Security Gaps Plague AI Governance: US Survey
While organisations recognise the importance of artificial intelligence governance, most lack the processes to implement it effectively, creating significant security vulnerabilities and compliance challenges, according to a survey by Anaconda Inc.
Based on responses from more than 300 AI, IT, DevOps and data governance professionals in the US, it found that fragmented tooling and misaligned governance priorities are slowing AI adoption while introducing substantial operational risks.
Two-thirds of respondents experience deployment delays due to security concerns, with more than 40 per cent of teams spending a quarter of their AI development time troubleshooting dependency conflicts or security issues. Despite 82 per cent of organisations validating Python packages for security, nearly 40 per cent still frequently encounter vulnerabilities.
The findings highlight critical blind spots in post-deployment monitoring, with 30 per cent of teams lacking any formal drift detection and only 62 per cent tracking models using comprehensive documentation. Only 26 per cent of organisations maintain a highly unified AI development toolchain, leading to inconsistent security controls and significant visibility gaps.

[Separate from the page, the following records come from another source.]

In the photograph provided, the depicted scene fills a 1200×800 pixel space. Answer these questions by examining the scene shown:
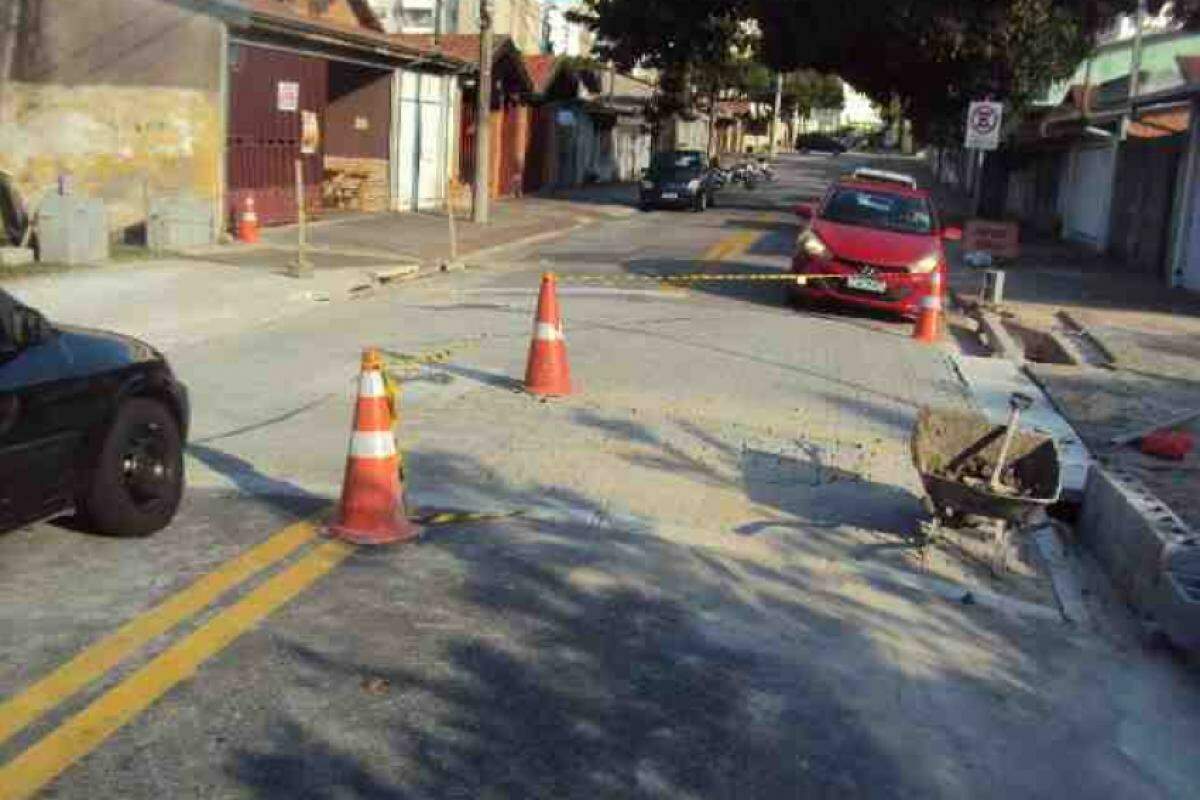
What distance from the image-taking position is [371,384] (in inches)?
255

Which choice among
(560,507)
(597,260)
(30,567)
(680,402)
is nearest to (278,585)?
(30,567)

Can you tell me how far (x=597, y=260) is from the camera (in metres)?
22.8

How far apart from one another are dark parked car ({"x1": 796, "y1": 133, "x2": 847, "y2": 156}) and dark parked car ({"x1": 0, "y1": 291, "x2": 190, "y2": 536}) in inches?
4451

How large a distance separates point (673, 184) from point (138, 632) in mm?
33922

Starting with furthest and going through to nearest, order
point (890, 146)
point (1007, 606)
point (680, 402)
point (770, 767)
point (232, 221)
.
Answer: point (890, 146)
point (232, 221)
point (680, 402)
point (1007, 606)
point (770, 767)

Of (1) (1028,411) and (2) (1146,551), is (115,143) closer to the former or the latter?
(1) (1028,411)

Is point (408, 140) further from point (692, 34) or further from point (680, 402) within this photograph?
point (680, 402)

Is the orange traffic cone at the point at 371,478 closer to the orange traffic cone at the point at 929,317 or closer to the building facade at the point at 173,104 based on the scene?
the orange traffic cone at the point at 929,317

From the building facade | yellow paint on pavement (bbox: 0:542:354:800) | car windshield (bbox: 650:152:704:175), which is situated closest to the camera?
yellow paint on pavement (bbox: 0:542:354:800)

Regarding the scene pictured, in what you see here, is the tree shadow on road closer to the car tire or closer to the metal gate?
the car tire

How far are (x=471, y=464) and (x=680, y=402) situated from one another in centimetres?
258

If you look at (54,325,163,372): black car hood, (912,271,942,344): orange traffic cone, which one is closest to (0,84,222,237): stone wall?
(912,271,942,344): orange traffic cone

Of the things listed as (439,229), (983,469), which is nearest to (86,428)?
(983,469)

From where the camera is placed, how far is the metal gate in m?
22.7
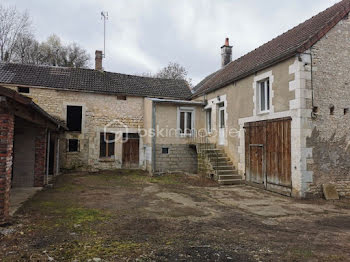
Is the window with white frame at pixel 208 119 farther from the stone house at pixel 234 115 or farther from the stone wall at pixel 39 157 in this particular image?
the stone wall at pixel 39 157

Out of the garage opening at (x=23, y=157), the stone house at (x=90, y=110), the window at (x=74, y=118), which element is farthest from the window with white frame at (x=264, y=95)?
the window at (x=74, y=118)

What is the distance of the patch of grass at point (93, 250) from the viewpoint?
3.45 metres

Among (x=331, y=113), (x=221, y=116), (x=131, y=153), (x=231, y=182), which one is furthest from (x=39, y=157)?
(x=331, y=113)

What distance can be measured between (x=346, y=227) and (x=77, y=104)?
12907 mm

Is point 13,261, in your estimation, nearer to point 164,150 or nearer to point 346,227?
point 346,227

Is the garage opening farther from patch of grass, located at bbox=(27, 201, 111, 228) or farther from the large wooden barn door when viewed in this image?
the large wooden barn door

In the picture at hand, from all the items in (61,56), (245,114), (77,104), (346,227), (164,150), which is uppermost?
(61,56)

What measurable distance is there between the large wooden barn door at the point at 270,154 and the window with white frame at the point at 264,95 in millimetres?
592

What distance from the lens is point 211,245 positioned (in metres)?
3.90

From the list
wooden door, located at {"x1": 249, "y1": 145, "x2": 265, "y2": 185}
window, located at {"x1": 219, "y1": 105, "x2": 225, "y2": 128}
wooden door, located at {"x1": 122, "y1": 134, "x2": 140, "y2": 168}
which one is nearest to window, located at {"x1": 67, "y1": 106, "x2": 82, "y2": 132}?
wooden door, located at {"x1": 122, "y1": 134, "x2": 140, "y2": 168}

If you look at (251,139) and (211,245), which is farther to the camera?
(251,139)

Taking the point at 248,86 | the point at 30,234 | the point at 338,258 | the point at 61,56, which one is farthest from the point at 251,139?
Result: the point at 61,56

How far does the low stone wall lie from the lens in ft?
42.8

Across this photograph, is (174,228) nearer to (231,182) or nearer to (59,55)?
(231,182)
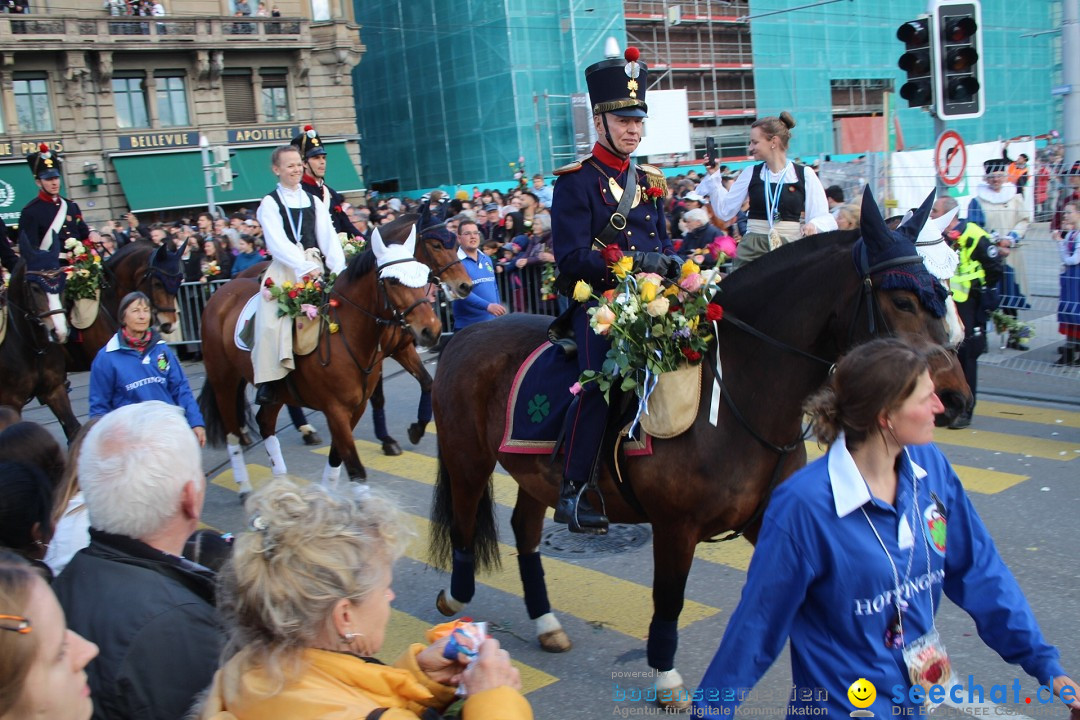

The report found that 57 per cent of respondents cited regulatory and privacy concerns as major obstacles.
The governance challenges extend to AI-assisted coding, with only 34 per cent of organisations maintaining formal policies for generative AI use in software development. Most are either adapting outdated frameworks (25 per cent) or developing new approaches (21 per cent).
“Organizations are grappling with foundational AI governance challenges against a backdrop of accelerated investment and rising expectations,” said Greg Jennings, VP of Engineering at Anaconda.
“By centralizing package management and defining clear policies for how code is sourced, reviewed, and approved, organizations can strengthen governance without slowing AI adoption. These steps help create a more predictable, well-managed development environment, where innovation and oversight work in tandem.”
Forrester research predicts spending on AI governance software will quadruple to $US15.8 billion by 2030, reflecting growing urgency to secure AI supply chains without stifling innovation.
To address these challenges, organisations identified needs for better-integrated development and security workflows (29 per cent), improved visibility into model components (23 per cent) and enhanced team training (19 per cent).